The lion’s share of the posts I’ve read on the topic point to merely spitting reporting data back at clients. Let’s just be clear and get this out of the way: this is NOT a social media audit. This is you running a report and hitting send on an email.

A social media audit, at least in my view, should do the following key things:

  • Analyze existing social media data from the client.
  • Analyze competitor data–at least what you can see publicly
  • Analyze leaders or employees using social media
  • Strategic recommendations (this is what the audit is all about, isn’t it?)

With that framework in mind, here are four tips I’d give you if you’re considering taking on a social media audit in the months ahead (and, if you don’t have the time/interest to do it yourself, call me! :).
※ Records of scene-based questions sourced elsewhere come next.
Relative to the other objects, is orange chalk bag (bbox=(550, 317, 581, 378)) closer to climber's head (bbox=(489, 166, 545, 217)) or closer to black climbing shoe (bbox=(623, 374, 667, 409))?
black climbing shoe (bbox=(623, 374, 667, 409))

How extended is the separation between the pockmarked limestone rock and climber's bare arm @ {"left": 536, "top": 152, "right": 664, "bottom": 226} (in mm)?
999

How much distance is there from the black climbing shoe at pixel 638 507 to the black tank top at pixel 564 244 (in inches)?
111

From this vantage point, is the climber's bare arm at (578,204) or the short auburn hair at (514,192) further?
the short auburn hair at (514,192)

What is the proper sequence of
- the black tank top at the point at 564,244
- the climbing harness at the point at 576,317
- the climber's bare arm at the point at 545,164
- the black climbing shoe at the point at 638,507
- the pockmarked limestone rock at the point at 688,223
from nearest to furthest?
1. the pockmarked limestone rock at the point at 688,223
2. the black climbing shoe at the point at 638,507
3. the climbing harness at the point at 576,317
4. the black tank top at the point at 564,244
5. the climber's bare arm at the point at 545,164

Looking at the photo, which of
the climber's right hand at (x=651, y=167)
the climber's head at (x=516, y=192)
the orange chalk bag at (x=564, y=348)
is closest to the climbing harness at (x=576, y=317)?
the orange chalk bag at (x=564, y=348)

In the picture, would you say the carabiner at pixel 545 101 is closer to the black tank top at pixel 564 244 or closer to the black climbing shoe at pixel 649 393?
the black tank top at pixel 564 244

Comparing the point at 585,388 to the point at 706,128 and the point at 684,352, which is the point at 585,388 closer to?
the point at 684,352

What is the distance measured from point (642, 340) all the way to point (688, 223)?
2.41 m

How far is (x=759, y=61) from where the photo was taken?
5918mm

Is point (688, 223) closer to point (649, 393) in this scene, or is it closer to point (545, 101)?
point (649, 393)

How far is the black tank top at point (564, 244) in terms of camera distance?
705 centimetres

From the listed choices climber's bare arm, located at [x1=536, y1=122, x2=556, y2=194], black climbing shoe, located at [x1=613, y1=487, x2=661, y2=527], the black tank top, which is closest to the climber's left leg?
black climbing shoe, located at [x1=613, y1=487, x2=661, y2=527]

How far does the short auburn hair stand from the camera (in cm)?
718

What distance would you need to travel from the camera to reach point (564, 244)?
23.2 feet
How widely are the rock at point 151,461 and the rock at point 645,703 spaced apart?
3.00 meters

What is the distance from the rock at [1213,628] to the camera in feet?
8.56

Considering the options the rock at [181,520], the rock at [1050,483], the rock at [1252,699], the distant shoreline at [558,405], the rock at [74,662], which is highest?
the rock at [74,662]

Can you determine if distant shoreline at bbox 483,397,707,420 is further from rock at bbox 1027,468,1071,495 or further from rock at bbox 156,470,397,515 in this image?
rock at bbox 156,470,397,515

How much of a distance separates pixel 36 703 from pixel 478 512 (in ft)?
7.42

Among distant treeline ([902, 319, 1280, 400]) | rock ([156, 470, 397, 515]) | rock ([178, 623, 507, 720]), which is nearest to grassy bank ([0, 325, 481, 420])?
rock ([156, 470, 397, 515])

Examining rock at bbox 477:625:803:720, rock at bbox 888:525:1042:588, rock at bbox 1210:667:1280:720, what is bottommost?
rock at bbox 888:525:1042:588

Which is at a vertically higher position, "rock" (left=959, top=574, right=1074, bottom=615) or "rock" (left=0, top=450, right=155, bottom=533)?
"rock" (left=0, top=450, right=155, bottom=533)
1 – Make sure the data is accurate–and you’re counting the right things.

You’ll have to find your “single source of truth.” In my experience, sometimes the data you get from the platforms is not the same data you get from tools like Hootsuite, Khoros and Sprout Social. So find that single source of truth and stick with it. More importantly, be mindful and strategic about the metrics and KPIs you are counting. For example, if you’re counting “engagements”, what does that mean exactly? Does it mean just likes, comments and shares? Or, does it include post clicks, too–which is a HUGE number, usually, on a platform like Facebook. Does it include video views? Which is going to really inflate your engagement numbers. You really have to think about what you’re going to include–and how that impacts the final results. In other words, if you do include post clicks in your engagement totals, that’s worth calling out to the client and discussing. And then talking about which engagement metrics matter most to the client–and which SHOULD matter! This is the analysis I’m not seeing a lot of in other audits–but it’s analysis that’s absolutely necessary in 2022 to provide actionable suggestions to the client.

2 – Ask “why”? Then ask “why”? again.

When you start to analyze the data, your first question is usually “Why is this happening” What’s causing all those likes on your posts? Or why are more people commenting on your text-only posts vs. your photo posts on Facebook? That “why” is critical from the outset. But, don’t stop with one “why.” Keep asking the question! Why are people clicking like more than commenting and sharing? Hmmm…maybe because your content isn’t all that compelling. Why is your content not compelling? Why are you posting so much? Why aren’t you listening to your customers to get ideas on what kind of content WOULD resonate with them? Keep asking why. It’s your sure-fire way to actionable insights the client craves.

3 – Review data outside the brand social metrics

Most social media audits I’ve seen tend to focus on social media metrics. Engagements. Video views. Impressions. Those kinds of KPIs. However, as we all know, social media marketing touches many different areas of your marketing plan and team. Don’t forget to analyze things like referring traffic to your site–usually a HUGE social media strategy! Or, time spent on site for blog posts. Actions take on site on those same blog posts. Or, even analyzing the tone of comments on your posts–even if it isn’t super scientific. That data will matter in the grand scheme of things–and it will give you even more data to make strategic decisions upon.

4 – Always provide strategic, actionable suggestions

Seems obvious, yet in the audits I’ve seen performed by others, something I rarely see. The key words here are “strategic” and “actionable”. Many of the suggestions I see are completely obvious and overly simplified (i.e., you need to use more video!). Instead, use all that data you’ve collected and the analysis you’ve made to develop ideas the client clearly has not thought about. Really dig into the analysis and get creative. Remember, good strategic ideas are every bit as important as creative tactical ideas. So, this is your chance to shine with those big ideas. But, they need to be rooted in data and analysis–so be prepared to defend and explain your thought process.